Bjorklund and his wife, both 62, are considering retirement. But their modest savings account has dwindled and he may have to work longer than expected. His job is physically demanding – flipping apartments, fixing equipment, cleaning sidewalks and stairs in winter. “I can’t see myself shoveling snow at 70,” he said.
Bjorklund, who also plays guitar in a rock band, got a 4.2% raise in April – more than he normally gets, but less than others.
“I’m not complaining,” he said. “When they say inflation is like a 7% or 8% increase, the 4% increase really isn’t a lot of money. But I’m grateful to have it.
“I try to be the glass half full guy,” he said.
According to a September survey commissioned by Bankrate.comalthough more than half of them said their incomes had not kept up with the increase in household spending.
But even those whose salaries have risen more than the rate of inflation are in a hurry. 2Life custodian Alex Bonifaz was raised to $40,000 a year in April, a 12.3% increase, but the price hike is taking a huge bite out of it. Bonifaz, 64, lives with his two sisters, one of whom is retired, and a niece and nephew in Lynn, and is the only member of the household currently working. In addition to paying for gas, he has to maintain his car for his long drive to Newton.
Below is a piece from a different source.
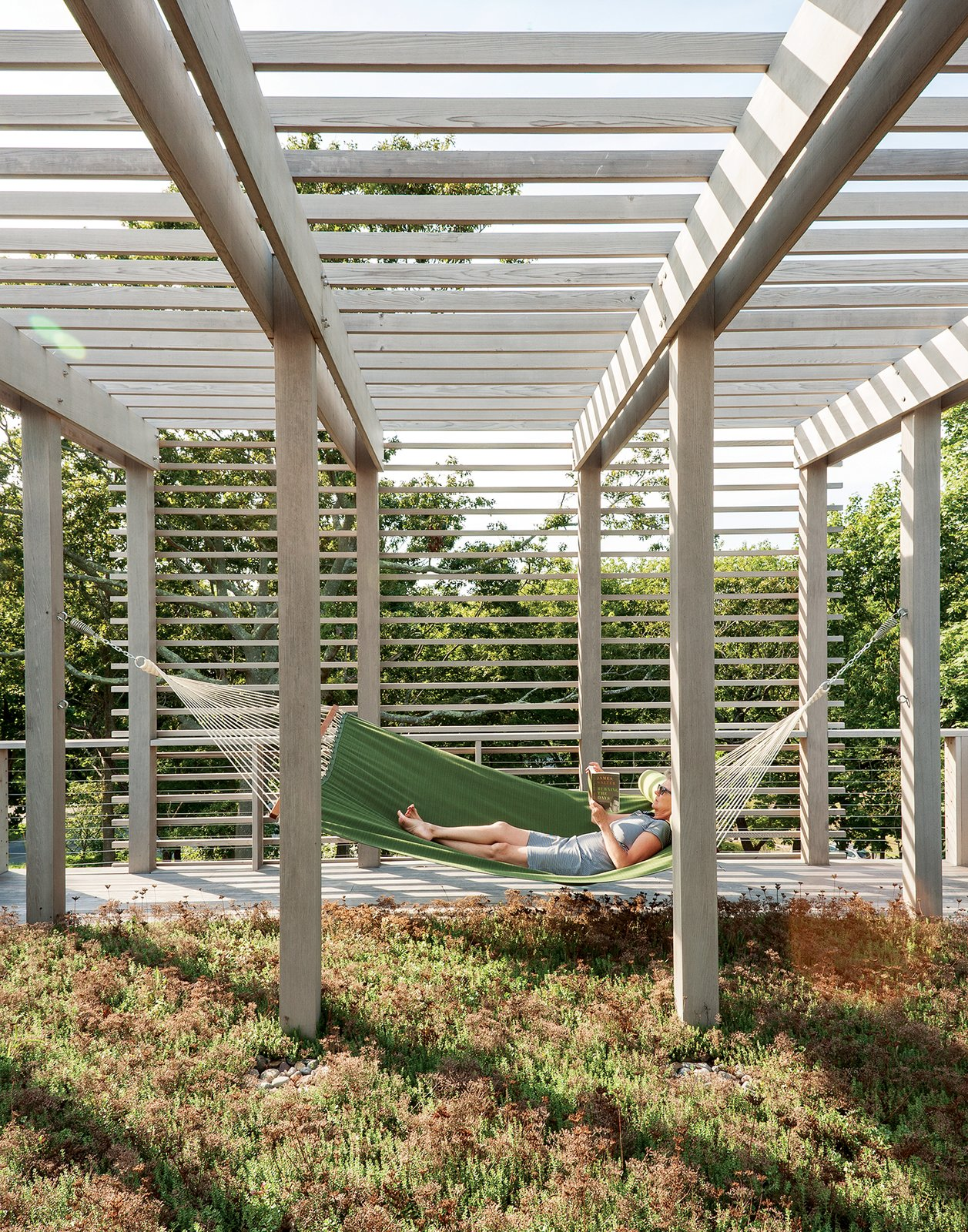 A second green roof is planted with sedum and plays host to one of the family's favorite spots: a hammock. Bentheim suggested adding a trellis overhead to soften and balance the appearance of the facade. Tagged: Outdoor and Back Yard.  Photo 9 of 11 in An Unconventional Prefab on Fishers Island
He has noticed the price of meat and clothing rising, and he is worried about the payment for fuel oil, which is up nearly 69% from a year ago. Bonifaz, who was recently diagnosed with diabetes, also faces a direct payment of $700 for two dental crowns.
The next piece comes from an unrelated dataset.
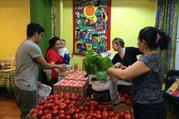 The weekly food basket distribution at Romero House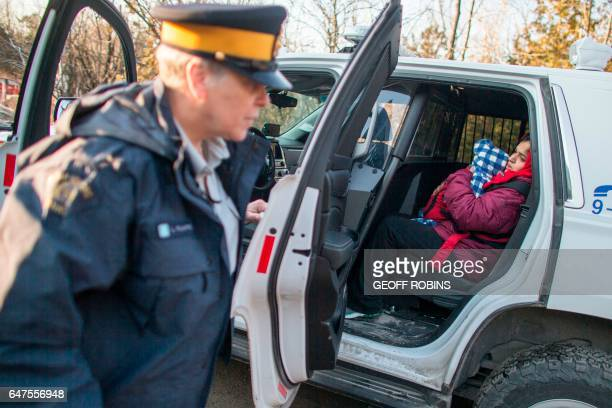 A woman from Pakistan is arrested by RCMP officers after she and her family illegally crossed the USCanada border near Hemmingford Quebec February 28...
“It’s a lot,” he said in Spanish, through an interpreter. “Dentists are asking for a lot more money than before.”
Hourly workers have seen their base pay rise more than salaried workers this year — 6.7% on average for hourly workers, who typically earn less, compared to 5.2% for salaried workers, according to a new report. Mercer Poll — a more pronounced gap than usual, and bigger bumps for both groups than in 2021.
Raising wages for low-income workers is a good strategy for both employers and the economy, said Alicia Sasser Modestino, an economist at Northeastern University. Those jobs are harder to fill right now because workers have so many options, she said, and increasing their pay may convince them to stay put. Focusing on those who are really struggling – as opposed to high earners – will also help employers control costs so they don’t have to raise prices, and potentially drive up inflation further.
“If I was an employer, I would raise wages to the lowest,” Modestino said.
But higher paid workers are not immune to rising inflation. Rose White, housing finance specialist at 2Life, was shocked to get estimates of $30,000 to replace the leaking roof on her Somerville home – 20-30% more than a year ago, said she declared. “I was terrified to pull the trigger on a new roof,” she said. “Hopefully things will calm down a bit in the spring.”
White, 47, has spent an extra $50 to $100 a week on groceries for her family of four, including a 12-year-old daughter and 14-year-old son, who play sports and often have friends over to eat. “The volume of food is incredible,” said White, who has taken more trips to Costco — and bought less meat — and recently started growing vegetables to help fight high prices. She is also worried about her children’s education funds and soaring electricity costs, and is seriously considering investing in solar panels.
When White and her husband get raises, they typically put the raise into their retirement savings. But White didn’t do that with his 2.5 percentage increase this year for “cash flow reasons”.
She didn’t mind getting a lower rate than her colleagues, she said, and she’s proud that 2Life is tackling pay equity. The message wasn’t that she wasn’t appreciated as much, she said, but rather, “We appreciate the work the entire staff has done…and the disparity isn’t fair.”